### [WHAT YOU HAVE TO DO]
Take the data below and repeat it exactly.

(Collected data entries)
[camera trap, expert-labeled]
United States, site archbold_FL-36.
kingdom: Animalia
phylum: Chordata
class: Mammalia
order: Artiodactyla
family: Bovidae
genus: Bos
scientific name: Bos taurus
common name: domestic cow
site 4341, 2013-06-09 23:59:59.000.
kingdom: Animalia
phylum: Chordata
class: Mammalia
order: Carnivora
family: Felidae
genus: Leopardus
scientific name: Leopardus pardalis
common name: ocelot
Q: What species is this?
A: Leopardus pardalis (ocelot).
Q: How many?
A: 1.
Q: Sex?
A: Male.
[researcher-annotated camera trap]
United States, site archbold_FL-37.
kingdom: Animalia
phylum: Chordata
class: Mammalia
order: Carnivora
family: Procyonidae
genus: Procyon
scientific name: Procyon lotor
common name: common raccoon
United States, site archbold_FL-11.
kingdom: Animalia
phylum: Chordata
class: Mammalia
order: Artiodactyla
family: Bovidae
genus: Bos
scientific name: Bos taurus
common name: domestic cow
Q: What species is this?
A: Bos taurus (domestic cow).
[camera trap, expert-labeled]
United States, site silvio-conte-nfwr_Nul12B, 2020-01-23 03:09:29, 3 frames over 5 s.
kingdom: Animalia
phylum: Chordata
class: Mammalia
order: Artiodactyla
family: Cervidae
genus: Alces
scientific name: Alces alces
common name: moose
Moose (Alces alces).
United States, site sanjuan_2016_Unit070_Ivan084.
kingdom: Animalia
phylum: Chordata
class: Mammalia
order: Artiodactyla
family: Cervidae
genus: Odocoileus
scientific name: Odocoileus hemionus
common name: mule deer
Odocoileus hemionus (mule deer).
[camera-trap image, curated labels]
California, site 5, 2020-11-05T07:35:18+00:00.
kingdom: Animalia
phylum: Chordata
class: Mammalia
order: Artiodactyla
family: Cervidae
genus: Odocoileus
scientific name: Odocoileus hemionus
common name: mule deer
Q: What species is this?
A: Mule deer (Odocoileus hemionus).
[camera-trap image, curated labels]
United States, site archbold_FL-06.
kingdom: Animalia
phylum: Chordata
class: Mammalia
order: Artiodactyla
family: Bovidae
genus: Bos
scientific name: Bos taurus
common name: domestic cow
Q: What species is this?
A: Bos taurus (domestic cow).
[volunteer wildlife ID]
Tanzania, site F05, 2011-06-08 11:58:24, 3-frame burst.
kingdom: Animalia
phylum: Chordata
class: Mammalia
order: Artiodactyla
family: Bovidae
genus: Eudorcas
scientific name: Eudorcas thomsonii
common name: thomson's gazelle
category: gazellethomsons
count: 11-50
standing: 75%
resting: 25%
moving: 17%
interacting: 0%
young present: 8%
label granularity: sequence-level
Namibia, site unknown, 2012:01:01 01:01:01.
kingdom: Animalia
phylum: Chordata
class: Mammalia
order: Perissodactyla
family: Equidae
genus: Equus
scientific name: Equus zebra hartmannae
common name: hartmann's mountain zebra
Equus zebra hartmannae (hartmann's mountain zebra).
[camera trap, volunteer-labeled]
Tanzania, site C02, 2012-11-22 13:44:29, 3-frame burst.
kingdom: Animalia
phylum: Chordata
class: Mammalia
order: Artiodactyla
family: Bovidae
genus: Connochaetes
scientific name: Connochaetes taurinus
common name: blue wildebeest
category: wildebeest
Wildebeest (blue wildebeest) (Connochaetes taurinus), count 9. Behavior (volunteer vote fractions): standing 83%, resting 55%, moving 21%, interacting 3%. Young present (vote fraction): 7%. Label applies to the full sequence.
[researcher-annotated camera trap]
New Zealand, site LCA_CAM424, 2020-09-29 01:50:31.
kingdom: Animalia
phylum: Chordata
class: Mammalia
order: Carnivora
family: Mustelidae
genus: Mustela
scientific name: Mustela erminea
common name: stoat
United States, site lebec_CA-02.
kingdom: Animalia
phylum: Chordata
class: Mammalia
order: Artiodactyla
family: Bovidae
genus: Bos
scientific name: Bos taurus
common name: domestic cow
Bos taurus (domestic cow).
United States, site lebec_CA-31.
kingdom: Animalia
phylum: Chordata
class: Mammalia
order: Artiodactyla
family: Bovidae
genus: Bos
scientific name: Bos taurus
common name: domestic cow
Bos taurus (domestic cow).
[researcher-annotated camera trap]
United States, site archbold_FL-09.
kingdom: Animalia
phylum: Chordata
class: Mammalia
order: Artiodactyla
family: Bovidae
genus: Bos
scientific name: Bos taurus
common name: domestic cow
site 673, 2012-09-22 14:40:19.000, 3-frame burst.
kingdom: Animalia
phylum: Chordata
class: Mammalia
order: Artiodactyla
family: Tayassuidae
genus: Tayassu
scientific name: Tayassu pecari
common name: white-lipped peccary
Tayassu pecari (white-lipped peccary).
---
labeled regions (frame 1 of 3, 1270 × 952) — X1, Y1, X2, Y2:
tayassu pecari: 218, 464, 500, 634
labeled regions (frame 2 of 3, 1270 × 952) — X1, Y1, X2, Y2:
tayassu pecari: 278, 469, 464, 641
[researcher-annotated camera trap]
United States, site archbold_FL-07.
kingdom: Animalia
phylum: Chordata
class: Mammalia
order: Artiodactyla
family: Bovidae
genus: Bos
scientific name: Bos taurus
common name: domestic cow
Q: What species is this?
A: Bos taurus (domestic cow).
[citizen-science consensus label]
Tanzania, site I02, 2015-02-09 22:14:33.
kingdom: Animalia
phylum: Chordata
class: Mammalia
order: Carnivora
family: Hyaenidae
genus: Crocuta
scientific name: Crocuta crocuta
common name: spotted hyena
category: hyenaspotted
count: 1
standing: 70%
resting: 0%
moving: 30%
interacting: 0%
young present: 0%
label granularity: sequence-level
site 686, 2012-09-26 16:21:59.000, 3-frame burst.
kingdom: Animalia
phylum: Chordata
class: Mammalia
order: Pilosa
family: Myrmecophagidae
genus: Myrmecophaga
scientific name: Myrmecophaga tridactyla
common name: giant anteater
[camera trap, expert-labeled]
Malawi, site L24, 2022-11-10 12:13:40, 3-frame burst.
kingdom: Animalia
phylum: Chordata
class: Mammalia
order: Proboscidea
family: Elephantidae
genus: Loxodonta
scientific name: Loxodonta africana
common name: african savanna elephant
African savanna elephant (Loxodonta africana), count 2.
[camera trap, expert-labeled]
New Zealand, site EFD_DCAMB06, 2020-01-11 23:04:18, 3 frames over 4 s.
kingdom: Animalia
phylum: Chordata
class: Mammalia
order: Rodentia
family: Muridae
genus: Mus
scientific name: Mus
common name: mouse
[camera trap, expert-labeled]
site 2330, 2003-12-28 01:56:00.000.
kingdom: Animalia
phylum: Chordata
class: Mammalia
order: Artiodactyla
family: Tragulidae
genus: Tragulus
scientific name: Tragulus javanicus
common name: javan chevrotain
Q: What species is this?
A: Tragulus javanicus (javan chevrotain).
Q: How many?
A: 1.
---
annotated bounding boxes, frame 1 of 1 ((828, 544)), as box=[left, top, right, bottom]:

### [COMPLETED EXERCISE]
[camera trap, expert-labeled]
United States, site archbold_FL-36.
kingdom: Animalia
phylum: Chordata
class: Mammalia
order: Artiodactyla
family: Bovidae
genus: Bos
scientific name: Bos taurus
common name: domestic cow
site 4341, 2013-06-09 23:59:59.000.
kingdom: Animalia
phylum: Chordata
class: Mammalia
order: Carnivora
family: Felidae
genus: Leopardus
scientific name: Leopardus pardalis
common name: ocelot
Q: What species is this?
A: Leopardus pardalis (ocelot).
Q: How many?
A: 1.
Q: Sex?
A: Male.
[researcher-annotated camera trap]
United States, site archbold_FL-37.
kingdom: Animalia
phylum: Chordata
class: Mammalia
order: Carnivora
family: Procyonidae
genus: Procyon
scientific name: Procyon lotor
common name: common raccoon
United States, site archbold_FL-11.
kingdom: Animalia
phylum: Chordata
class: Mammalia
order: Artiodactyla
family: Bovidae
genus: Bos
scientific name: Bos taurus
common name: domestic cow
Q: What species is this?
A: Bos taurus (domestic cow).
[camera trap, expert-labeled]
United States, site silvio-conte-nfwr_Nul12B, 2020-01-23 03:09:29, 3 frames over 5 s.
kingdom: Animalia
phylum: Chordata
class: Mammalia
order: Artiodactyla
family: Cervidae
genus: Alces
scientific name: Alces alces
common name: moose
Moose (Alces alces).
United States, site sanjuan_2016_Unit070_Ivan084.
kingdom: Animalia
phylum: Chordata
class: Mammalia
order: Artiodactyla
family: Cervidae
genus: Odocoileus
scientific name: Odocoileus hemionus
common name: mule deer
Odocoileus hemionus (mule deer).
[camera-trap image, curated labels]
California, site 5, 2020-11-05T07:35:18+00:00.
kingdom: Animalia
phylum: Chordata
class: Mammalia
order: Artiodactyla
family: Cervidae
genus: Odocoileus
scientific name: Odocoileus hemionus
common name: mule deer
Q: What species is this?
A: Mule deer (Odocoileus hemionus).
[camera-trap image, curated labels]
United States, site archbold_FL-06.
kingdom: Animalia
phylum: Chordata
class: Mammalia
order: Artiodactyla
family: Bovidae
genus: Bos
scientific name: Bos taurus
common name: domestic cow
Q: What species is this?
A: Bos taurus (domestic cow).
[volunteer wildlife ID]
Tanzania, site F05, 2011-06-08 11:58:24, 3-frame burst.
kingdom: Animalia
phylum: Chordata
class: Mammalia
order: Artiodactyla
family: Bovidae
genus: Eudorcas
scientific name: Eudorcas thomsonii
common name: thomson's gazelle
category: gazellethomsons
count: 11-50
standing: 75%
resting: 25%
moving: 17%
interacting: 0%
young present: 8%
label granularity: sequence-level
Namibia, site unknown, 2012:01:01 01:01:01.
kingdom: Animalia
phylum: Chordata
class: Mammalia
order: Perissodactyla
family: Equidae
genus: Equus
scientific name: Equus zebra hartmannae
common name: hartmann's mountain zebra
Equus zebra hartmannae (hartmann's mountain zebra).
[camera trap, volunteer-labeled]
Tanzania, site C02, 2012-11-22 13:44:29, 3-frame burst.
kingdom: Animalia
phylum: Chordata
class: Mammalia
order: Artiodactyla
family: Bovidae
genus: Connochaetes
scientific name: Connochaetes taurinus
common name: blue wildebeest
category: wildebeest
Wildebeest (blue wildebeest) (Connochaetes taurinus), count 9. Behavior (volunteer vote fractions): standing 83%, resting 55%, moving 21%, interacting 3%. Young present (vote fraction): 7%. Label applies to the full sequence.
[researcher-annotated camera trap]
New Zealand, site LCA_CAM424, 2020-09-29 01:50:31.
kingdom: Animalia
phylum: Chordata
class: Mammalia
order: Carnivora
family: Mustelidae
genus: Mustela
scientific name: Mustela erminea
common name: stoat
United States, site lebec_CA-02.
kingdom: Animalia
phylum: Chordata
class: Mammalia
order: Artiodactyla
family: Bovidae
genus: Bos
scientific name: Bos taurus
common name: domestic cow
Bos taurus (domestic cow).
United States, site lebec_CA-31.
kingdom: Animalia
phylum: Chordata
class: Mammalia
order: Artiodactyla
family: Bovidae
genus: Bos
scientific name: Bos taurus
common name: domestic cow
Bos taurus (domestic cow).
[researcher-annotated camera trap]
United States, site archbold_FL-09.
kingdom: Animalia
phylum: Chordata
class: Mammalia
order: Artiodactyla
family: Bovidae
genus: Bos
scientific name: Bos taurus
common name: domestic cow
site 673, 2012-09-22 14:40:19.000, 3-frame burst.
kingdom: Animalia
phylum: Chordata
class: Mammalia
order: Artiodactyla
family: Tayassuidae
genus: Tayassu
scientific name: Tayassu pecari
common name: white-lipped peccary
Tayassu pecari (white-lipped peccary).
---
labeled regions (frame 1 of 3, 1270 × 952) — X1, Y1, X2, Y2:
tayassu pecari: 218, 464, 500, 634
labeled regions (frame 2 of 3, 1270 × 952) — X1, Y1, X2, Y2:
tayassu pecari: 278, 469, 464, 641
[researcher-annotated camera trap]
United States, site archbold_FL-07.
kingdom: Animalia
phylum: Chordata
class: Mammalia
order: Artiodactyla
family: Bovidae
genus: Bos
scientific name: Bos taurus
common name: domestic cow
Q: What species is this?
A: Bos taurus (domestic cow).
[citizen-science consensus label]
Tanzania, site I02, 2015-02-09 22:14:33.
kingdom: Animalia
phylum: Chordata
class: Mammalia
order: Carnivora
family: Hyaenidae
genus: Crocuta
scientific name: Crocuta crocuta
common name: spotted hyena
category: hyenaspotted
count: 1
standing: 70%
resting: 0%
moving: 30%
interacting: 0%
young present: 0%
label granularity: sequence-level
site 686, 2012-09-26 16:21:59.000, 3-frame burst.
kingdom: Animalia
phylum: Chordata
class: Mammalia
order: Pilosa
family: Myrmecophagidae
genus: Myrmecophaga
scientific name: Myrmecophaga tridactyla
common name: giant anteater
[camera trap, expert-labeled]
Malawi, site L24, 2022-11-10 12:13:40, 3-frame burst.
kingdom: Animalia
phylum: Chordata
class: Mammalia
order: Proboscidea
family: Elephantidae
genus: Loxodonta
scientific name: Loxodonta africana
common name: african savanna elephant
African savanna elephant (Loxodonta africana), count 2.
[camera trap, expert-labeled]
New Zealand, site EFD_DCAMB06, 2020-01-11 23:04:18, 3 frames over 4 s.
kingdom: Animalia
phylum: Chordata
class: Mammalia
order: Rodentia
family: Muridae
genus: Mus
scientific name: Mus
common name: mouse
[camera trap, expert-labeled]
site 2330, 2003-12-28 01:56:00.000.
kingdom: Animalia
phylum: Chordata
class: Mammalia
order: Artiodactyla
family: Tragulidae
genus: Tragulus
scientific name: Tragulus javanicus
common name: javan chevrotain
Q: What species is this?
A: Tragulus javanicus (javan chevrotain).
Q: How many?
A: 1.
---
annotated bounding boxes, frame 1 of 1 ((828, 544)), as box=[left, top, right, bottom]:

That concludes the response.